Leaders looked at various properties, including land where the Ralph Engelstad Arena now stands. They finally settled on land along Columbia Road near DeMers Avenue, which was, in Lambie's words, "out in the middle of nowhere."
The Hospital Board said it didn't have the money to buy the land, Lambie said. Eventually, about 20 doctors and the clinic manager came together and bought 250 acres of land for $750,000, according to a 1970 Herald article. That amount would be worth almost $5 million today, according to an inflation calculator from the U.S. Department of Labor.
The doctors also chipped in $250,000 for the hospital's construction. Current Chief Financial Officer Dwight Thompson said it cost $30 million to build, plus $7.4 million for equipment.

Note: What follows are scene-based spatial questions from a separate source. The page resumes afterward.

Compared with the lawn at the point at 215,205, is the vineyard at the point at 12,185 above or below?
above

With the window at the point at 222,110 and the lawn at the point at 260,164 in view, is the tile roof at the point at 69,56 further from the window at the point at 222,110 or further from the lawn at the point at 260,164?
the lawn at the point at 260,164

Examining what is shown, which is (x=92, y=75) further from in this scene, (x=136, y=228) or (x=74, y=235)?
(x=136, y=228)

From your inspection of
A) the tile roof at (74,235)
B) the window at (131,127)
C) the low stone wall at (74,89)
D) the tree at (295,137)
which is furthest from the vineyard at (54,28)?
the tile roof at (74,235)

It was a foreign concept to create a medical park, and United Hospital attracted national media attention for the project, Molmen said.
"It's got that spirit of the organization," said Thompson, referring to Altru's mission of being backed by community.
Best interest of community
Numerous mergers with local entities, as well as clinics and hospitals in North Dakota and Minnesota, eventually led to Altru Health System, which officially took its current name in 1997.
Altru has tried to follow this model: Do what is best for the community, even if that meant merging with other entities and not duplicating services that are offered, Lambie said.
"Competition in medicine does not lower cost," he said. "Competition increases cost in medicine. That's a misnomer. Medicine is a different animal from most businesses."
When Lambie came to Grand Forks as a physician in 1962, there were 18 physicians and fewer than 100 employees in his facility. Now Altru has more than 200 doctors and almost 4,000 employees.
Lambie said Altru has been a big part of many people's lives, including his, Molmen's and Thompson's.
"Beyond what we do today, we have to make sure health care for the future is provided for," Molmen said. "That's been everything to us."